Imperative, Async Blocking, Reactive & Virtual Threads

May 13, 2024

Why do developers love imperative programming?

Imperative programming focuses on describing a sequence of steps that the computer must follow to solve a problem. Imperative programming has always been popular with programmers because:

1) If/else statements, loops, and methods/blocks make the code easy to understand, debug, and dry run/imagine.

2) Exceptions resulting from the code are easy to track down.

Problems in Imperative programming?

Imperative programming is a programming paradigm that uses a sequential execution model and blocking I/O.

1) The problem in Imperative programming arises from the fact that threads in this model are blocked for longer than necessary.

2) Imperative programs will always be vulnerable to data races because they contain mutable variables. (Not the focus of this article)

In blocking application servers like those based on Java Servlet < 3.0, such as Tomcat 7 or earlier, one thread is usually dedicated to a user request. This thread takes care of the entire request and will be released only once the request is complete and the response is returned back to the user.

In the diagram above, you can see a User request thread in execution from top to down vertically, with the green part representing CPU execution and the red part indicating the time the thread is blocked/waiting for a database/service call for data.

Traditional platform (non-virtual) threads are expensive, as by default, these threads use 1 MB of stack memory, setting an upper limit on the number of threads running in the JVM at a time.

So if the application receives a large number of concurrent requests, it requires a large number of user request threads. One solution to this is maintaining a thread pool. Tomcat, by default, maintains a thread pool of 200 threads, and also, we can scale the application horizontally or vertically to handle the large number of concurrent requests.

How to solve this?

1) Asynchronous Blocking design

One way to improve on the previous "Synchronous Blocking design" is to parallelize some of the tasks that were previously running serially. For example, running database queries and service calls in parallel in separate platform (non-virtual) threads of their own.

In this case, the user request thread will start two new platform threads - one to fetch data from the DB and one to fetch data from the service. The user request thread will then block to retrieve data from both and merge them to send it back to the user.

One way to achieve this in Java is to pass a Callable or Runnable to ExecutorService and utilizing Future.

This approach will definitely improve the performance, as two calls are performed in parallel. However, this is now utilizing three instead of one platform thread. Hence, there may be a short period of time during request execution where there will be thread overhead.

2) Async Servlet & CompletableFuture

We can further improve the above-mentioned solutions (where platform threads are blocked most of the time doing nothing) using Servlet 3.0 (Async Servlet).

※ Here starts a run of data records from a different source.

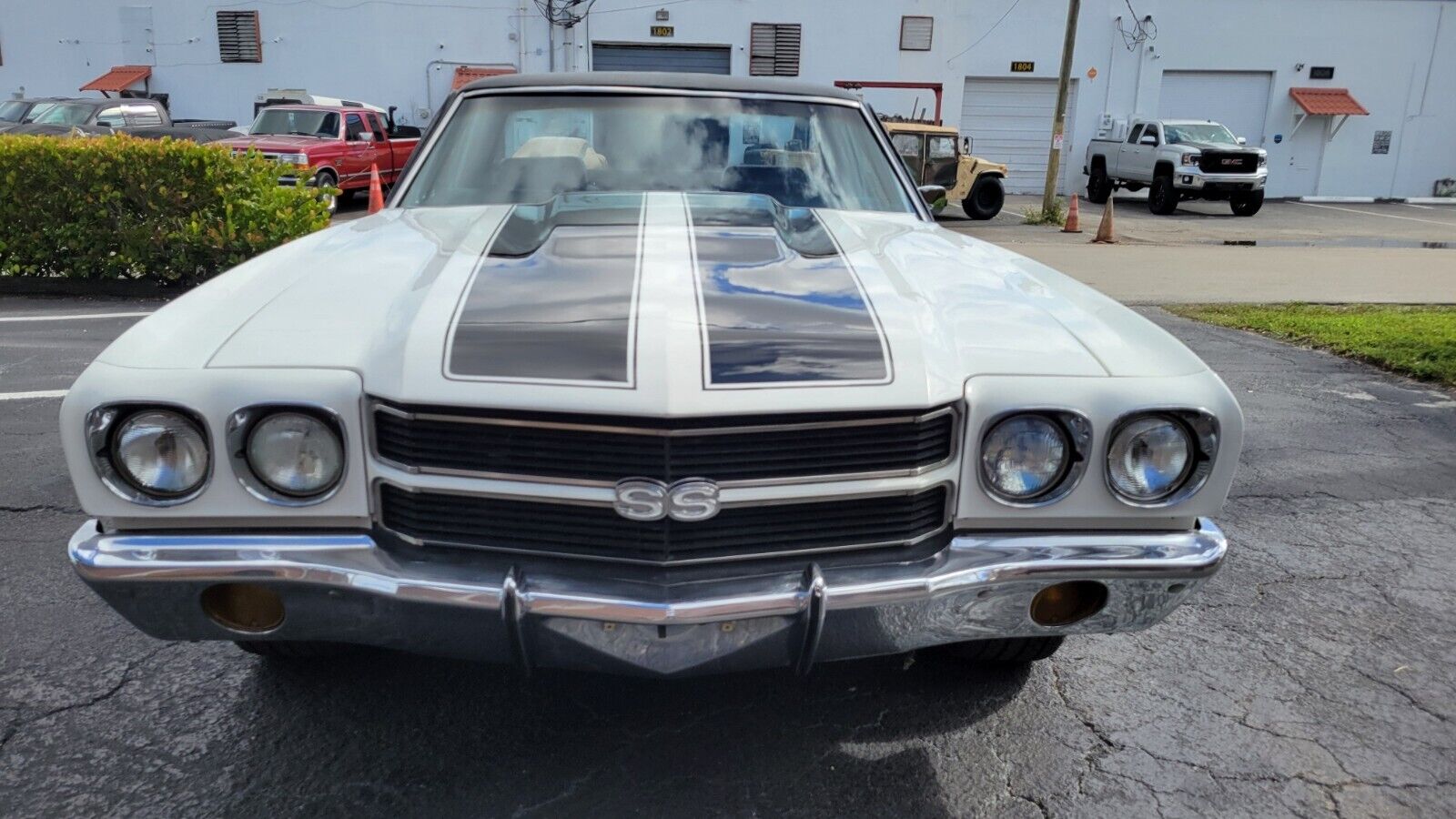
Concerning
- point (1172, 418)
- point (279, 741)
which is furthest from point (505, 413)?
point (1172, 418)

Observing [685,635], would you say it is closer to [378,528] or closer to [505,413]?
[505,413]

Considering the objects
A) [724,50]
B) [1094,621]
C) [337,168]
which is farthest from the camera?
[724,50]

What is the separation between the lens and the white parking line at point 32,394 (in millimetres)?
5066

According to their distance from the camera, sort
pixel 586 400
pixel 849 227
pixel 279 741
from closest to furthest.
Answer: pixel 586 400
pixel 279 741
pixel 849 227

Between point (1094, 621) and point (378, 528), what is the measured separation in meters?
1.43

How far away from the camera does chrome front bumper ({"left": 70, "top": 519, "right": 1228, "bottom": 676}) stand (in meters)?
1.79

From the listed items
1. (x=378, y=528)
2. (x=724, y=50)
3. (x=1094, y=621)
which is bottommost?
(x=1094, y=621)

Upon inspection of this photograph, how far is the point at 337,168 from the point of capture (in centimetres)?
1493

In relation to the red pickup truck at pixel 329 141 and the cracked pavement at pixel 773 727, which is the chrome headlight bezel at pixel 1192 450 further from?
the red pickup truck at pixel 329 141

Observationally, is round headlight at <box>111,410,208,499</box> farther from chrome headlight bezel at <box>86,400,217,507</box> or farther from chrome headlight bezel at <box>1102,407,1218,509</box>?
chrome headlight bezel at <box>1102,407,1218,509</box>

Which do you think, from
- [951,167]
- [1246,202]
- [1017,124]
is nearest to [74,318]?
[951,167]

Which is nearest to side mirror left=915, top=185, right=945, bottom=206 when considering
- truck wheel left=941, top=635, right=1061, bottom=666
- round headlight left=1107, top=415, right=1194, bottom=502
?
truck wheel left=941, top=635, right=1061, bottom=666

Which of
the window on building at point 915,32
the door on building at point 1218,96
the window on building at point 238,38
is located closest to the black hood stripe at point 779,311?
the window on building at point 915,32

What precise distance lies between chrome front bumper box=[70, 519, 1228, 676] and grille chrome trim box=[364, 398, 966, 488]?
168mm
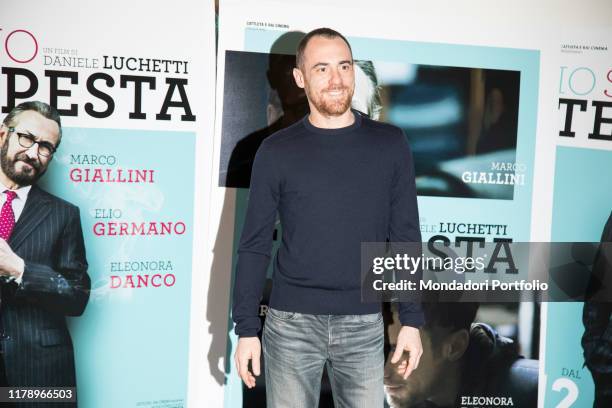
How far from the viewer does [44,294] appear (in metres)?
2.33

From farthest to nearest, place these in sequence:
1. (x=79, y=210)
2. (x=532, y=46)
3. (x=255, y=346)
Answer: (x=532, y=46) → (x=79, y=210) → (x=255, y=346)

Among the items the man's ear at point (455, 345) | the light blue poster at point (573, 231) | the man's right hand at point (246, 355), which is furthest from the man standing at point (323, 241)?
the light blue poster at point (573, 231)

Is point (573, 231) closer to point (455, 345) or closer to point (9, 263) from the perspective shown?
point (455, 345)

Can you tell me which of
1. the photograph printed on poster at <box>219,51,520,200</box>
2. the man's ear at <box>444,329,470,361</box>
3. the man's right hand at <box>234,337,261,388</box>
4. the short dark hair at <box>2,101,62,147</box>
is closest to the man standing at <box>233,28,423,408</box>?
the man's right hand at <box>234,337,261,388</box>

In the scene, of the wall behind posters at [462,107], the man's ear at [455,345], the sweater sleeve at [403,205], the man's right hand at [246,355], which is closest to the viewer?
the man's right hand at [246,355]

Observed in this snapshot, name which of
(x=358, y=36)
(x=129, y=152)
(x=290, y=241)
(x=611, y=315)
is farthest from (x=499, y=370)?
(x=129, y=152)

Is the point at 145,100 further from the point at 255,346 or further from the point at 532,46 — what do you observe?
the point at 532,46

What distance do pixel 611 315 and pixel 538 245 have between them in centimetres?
48

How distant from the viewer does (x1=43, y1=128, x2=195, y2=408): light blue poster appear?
238 cm

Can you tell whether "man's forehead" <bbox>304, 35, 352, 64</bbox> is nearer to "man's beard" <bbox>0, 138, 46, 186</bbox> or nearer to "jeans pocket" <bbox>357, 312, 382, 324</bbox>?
"jeans pocket" <bbox>357, 312, 382, 324</bbox>

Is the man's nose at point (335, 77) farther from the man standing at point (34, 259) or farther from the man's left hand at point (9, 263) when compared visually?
the man's left hand at point (9, 263)

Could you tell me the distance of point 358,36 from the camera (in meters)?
2.50

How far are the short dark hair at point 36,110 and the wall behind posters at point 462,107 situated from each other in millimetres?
663

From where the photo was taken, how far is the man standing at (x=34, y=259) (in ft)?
7.53
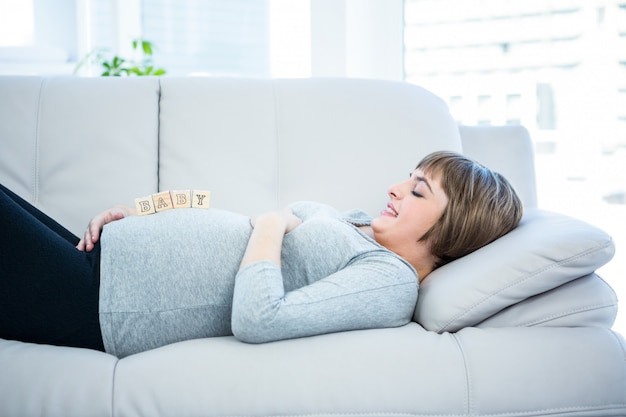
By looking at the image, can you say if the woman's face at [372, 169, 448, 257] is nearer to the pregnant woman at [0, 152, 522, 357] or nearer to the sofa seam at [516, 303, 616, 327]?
the pregnant woman at [0, 152, 522, 357]

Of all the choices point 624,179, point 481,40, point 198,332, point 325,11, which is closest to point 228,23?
point 325,11

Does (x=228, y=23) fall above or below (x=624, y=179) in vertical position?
above

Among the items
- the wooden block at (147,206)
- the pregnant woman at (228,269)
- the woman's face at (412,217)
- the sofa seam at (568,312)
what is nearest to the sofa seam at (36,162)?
the pregnant woman at (228,269)

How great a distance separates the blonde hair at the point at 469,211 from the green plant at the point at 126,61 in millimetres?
2015

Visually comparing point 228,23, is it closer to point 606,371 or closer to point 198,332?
point 198,332

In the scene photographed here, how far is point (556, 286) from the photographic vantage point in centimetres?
131

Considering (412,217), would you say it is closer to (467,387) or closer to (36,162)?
(467,387)

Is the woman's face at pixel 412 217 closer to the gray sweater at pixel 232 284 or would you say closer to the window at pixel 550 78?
the gray sweater at pixel 232 284

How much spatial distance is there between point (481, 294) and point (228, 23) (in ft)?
8.66

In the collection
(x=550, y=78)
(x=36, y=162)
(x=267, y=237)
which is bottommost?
(x=267, y=237)

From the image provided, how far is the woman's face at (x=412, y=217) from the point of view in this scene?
1.48m

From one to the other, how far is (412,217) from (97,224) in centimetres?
76

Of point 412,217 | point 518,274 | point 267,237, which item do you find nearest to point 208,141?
point 267,237

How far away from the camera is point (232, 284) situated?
1363mm
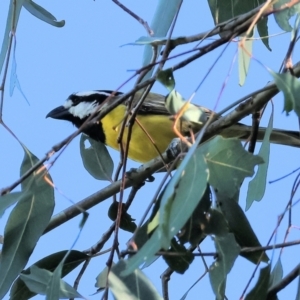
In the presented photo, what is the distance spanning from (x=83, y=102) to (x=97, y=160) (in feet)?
3.46

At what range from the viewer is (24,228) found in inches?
51.5

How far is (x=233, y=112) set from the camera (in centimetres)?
132

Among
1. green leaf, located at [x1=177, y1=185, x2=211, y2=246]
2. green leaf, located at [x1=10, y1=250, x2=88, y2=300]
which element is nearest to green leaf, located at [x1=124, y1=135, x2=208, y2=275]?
green leaf, located at [x1=177, y1=185, x2=211, y2=246]

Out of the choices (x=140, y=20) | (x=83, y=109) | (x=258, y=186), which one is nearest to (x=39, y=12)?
(x=140, y=20)

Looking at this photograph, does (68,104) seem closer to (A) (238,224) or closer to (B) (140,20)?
(B) (140,20)

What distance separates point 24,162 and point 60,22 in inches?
11.0

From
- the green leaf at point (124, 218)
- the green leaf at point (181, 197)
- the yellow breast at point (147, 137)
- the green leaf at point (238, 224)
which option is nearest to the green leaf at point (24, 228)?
the green leaf at point (124, 218)

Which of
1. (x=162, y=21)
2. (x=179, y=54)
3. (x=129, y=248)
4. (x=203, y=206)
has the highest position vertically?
(x=162, y=21)

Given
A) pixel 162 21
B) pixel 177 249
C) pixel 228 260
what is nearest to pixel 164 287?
pixel 177 249

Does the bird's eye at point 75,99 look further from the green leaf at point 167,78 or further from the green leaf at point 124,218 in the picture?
the green leaf at point 167,78

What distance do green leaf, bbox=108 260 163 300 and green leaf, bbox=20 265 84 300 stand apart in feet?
0.39

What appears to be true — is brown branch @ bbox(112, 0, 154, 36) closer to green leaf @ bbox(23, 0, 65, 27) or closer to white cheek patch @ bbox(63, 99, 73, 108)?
green leaf @ bbox(23, 0, 65, 27)

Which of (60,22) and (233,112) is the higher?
(60,22)

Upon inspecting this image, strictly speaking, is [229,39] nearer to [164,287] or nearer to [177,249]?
[177,249]
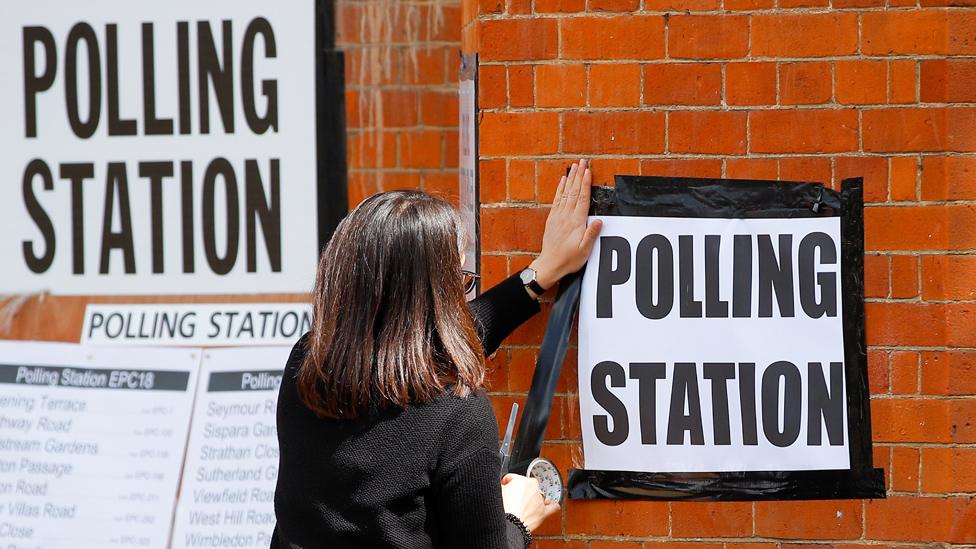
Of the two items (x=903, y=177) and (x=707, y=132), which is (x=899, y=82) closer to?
(x=903, y=177)

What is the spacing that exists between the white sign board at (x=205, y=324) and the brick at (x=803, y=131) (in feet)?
5.09

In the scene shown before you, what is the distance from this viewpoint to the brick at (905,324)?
2.50 m

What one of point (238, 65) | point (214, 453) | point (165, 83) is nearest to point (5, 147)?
point (165, 83)

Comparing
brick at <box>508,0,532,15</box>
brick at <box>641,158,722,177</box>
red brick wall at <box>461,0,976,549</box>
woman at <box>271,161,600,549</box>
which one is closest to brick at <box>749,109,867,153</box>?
red brick wall at <box>461,0,976,549</box>

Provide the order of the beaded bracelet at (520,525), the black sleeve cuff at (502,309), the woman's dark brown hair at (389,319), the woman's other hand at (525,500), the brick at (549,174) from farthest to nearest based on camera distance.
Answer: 1. the brick at (549,174)
2. the black sleeve cuff at (502,309)
3. the woman's other hand at (525,500)
4. the beaded bracelet at (520,525)
5. the woman's dark brown hair at (389,319)

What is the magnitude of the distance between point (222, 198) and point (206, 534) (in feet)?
3.57

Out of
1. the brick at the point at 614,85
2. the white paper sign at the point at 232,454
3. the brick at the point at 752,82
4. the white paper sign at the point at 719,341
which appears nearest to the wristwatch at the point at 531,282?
the white paper sign at the point at 719,341

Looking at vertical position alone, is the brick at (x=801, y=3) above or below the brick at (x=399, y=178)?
above

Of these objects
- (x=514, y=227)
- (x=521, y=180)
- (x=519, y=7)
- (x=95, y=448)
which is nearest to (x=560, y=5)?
(x=519, y=7)

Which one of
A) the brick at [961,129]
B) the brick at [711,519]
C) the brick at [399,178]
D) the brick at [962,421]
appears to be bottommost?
the brick at [711,519]

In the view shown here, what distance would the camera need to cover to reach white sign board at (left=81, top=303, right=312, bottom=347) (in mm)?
3289

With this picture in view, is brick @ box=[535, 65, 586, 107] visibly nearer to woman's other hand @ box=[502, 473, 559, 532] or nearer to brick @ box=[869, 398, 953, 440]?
woman's other hand @ box=[502, 473, 559, 532]

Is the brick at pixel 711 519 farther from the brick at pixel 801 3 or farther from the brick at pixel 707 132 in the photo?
the brick at pixel 801 3

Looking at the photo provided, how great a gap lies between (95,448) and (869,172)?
2.50 meters
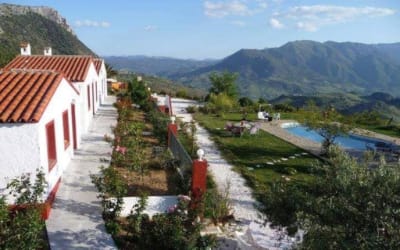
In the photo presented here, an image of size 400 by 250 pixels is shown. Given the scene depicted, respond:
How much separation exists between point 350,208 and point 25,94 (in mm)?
8997

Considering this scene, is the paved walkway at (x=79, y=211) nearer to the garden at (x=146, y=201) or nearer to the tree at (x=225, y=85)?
the garden at (x=146, y=201)

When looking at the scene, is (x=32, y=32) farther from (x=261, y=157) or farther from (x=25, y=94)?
(x=25, y=94)

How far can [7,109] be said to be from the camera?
948 cm

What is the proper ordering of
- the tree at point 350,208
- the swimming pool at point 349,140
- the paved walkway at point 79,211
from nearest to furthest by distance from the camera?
the tree at point 350,208 → the paved walkway at point 79,211 → the swimming pool at point 349,140

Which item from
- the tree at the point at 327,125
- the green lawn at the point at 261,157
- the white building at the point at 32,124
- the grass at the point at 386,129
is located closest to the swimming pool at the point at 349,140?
the grass at the point at 386,129

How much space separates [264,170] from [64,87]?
325 inches

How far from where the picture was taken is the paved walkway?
855cm

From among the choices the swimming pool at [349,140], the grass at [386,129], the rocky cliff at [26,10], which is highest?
the rocky cliff at [26,10]

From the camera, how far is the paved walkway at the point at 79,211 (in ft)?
28.1

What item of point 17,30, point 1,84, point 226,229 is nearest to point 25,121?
point 1,84

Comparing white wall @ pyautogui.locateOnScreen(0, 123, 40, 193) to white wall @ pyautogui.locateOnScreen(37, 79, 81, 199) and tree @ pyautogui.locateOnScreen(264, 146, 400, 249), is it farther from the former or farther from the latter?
tree @ pyautogui.locateOnScreen(264, 146, 400, 249)

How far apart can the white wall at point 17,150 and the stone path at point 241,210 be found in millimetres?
5133

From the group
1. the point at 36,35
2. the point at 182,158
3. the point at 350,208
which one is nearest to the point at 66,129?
the point at 182,158

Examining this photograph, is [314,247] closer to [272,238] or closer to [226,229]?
[272,238]
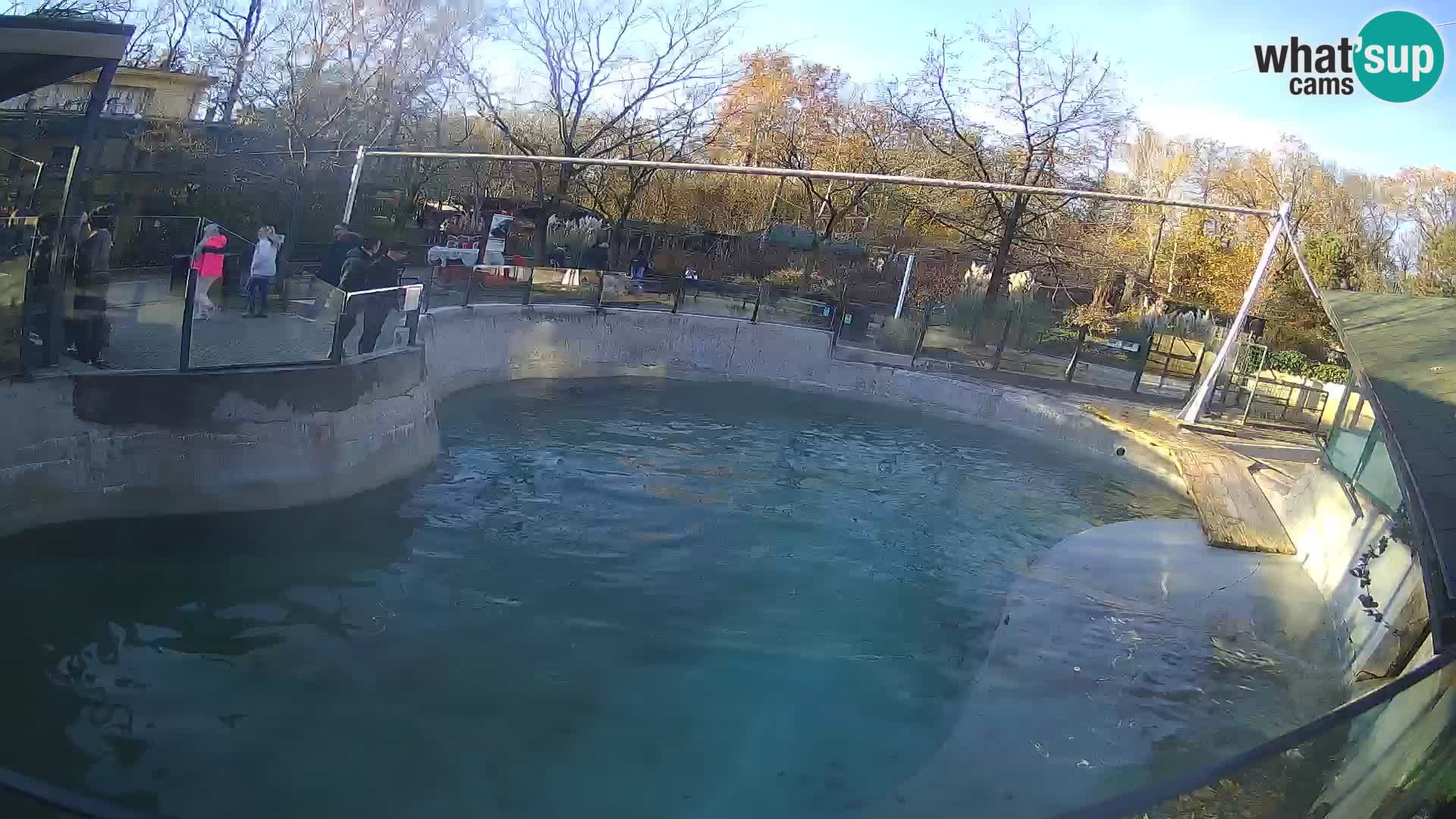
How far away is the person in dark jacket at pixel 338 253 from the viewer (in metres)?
13.5

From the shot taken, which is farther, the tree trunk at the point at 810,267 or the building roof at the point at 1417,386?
the tree trunk at the point at 810,267

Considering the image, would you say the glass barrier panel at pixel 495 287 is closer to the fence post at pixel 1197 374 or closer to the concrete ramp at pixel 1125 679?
the concrete ramp at pixel 1125 679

With Servlet 3.0 (Async Servlet) and and Java 8's introduction of CompletableFuture, it is possible to create Reactive pipelines using one thread (user request thread) and actually execute the task using other threads, while the user request thread can exit just after creating the pipeline and two new threads.

Even this approach partially solves the problem, as calls to the DB and service are still blocking.

3) Reactive - Async Servlet & NIO (Servelt 3.1)

And once again, we can further improve over the above design using Java NIO (from Java 7).

To make the solution completely reactive, even the I/O (DB call and Service call) must be non-blocking. Since Java 7, all the I/O methods and utilities now have non-blocking versions (Sockets, Files, etc.).

In this design, in each I/O call, the thread that makes the request and the one that handles the request are different, and this is done using non-blocking APIs.

In this design, we can observe that threads are only utilized during CPU execution, and there is no blocked thread.

Spring utilizes this model in a completely dedicated reactive model called Spring Webflux. Spring Webflux itself uses Project Reactor internally.

Why Virtual Threads?

As seen above, reactive programming can solve most of the scalability problems but is a complex system. Fortunately, there is an easy way to solve most of the scalability problems using virtual threads.

Virtual threads are launched as part of Java 21.

The platform thread (old Java thread) is an OS thread with a wrapper and hence is expensive. The virtual thread, on the other hand, is an implementation of the existing Thread class and lives/dies within the JVM only, making it lightweight.

Internally, when a virtual thread needs to execute code, it uses platform threads for CPU operations as carrier threads and releases/unmounts these carrier threads when an I/O operation is encountered. Later, once data is available, any virtual thread is scheduled and mounted to the carried thread to receive the data.

This means blocking a Virtual Thread is not an issue, as the underlying platform thread is released during that time.

Is Reactive programming dead?

As seen before, Virtual threads enable us to use system resources/CPU more efficiently by effectively providing non-blocking IO, as no platform/OS thread is blocked when a Virtual thread is blocked.

Does that mean we don't need reactive programming? No. Reactive programming is not only about non-blocking IO but also includes asynchronous communication and back pressure.

So, for asynchronous communication between server and client and back pressure, we still need Reactive programming.

Plus, let's not forget that even if almost all reactive models, i.e., Reactor, RxJava2, Akka Streams, use platform threads for now, after the launch of Java 21, these models can start using virtual threads. If that happens, Reactive programming models can provide us benefits from both Reactive and Virtual threads world.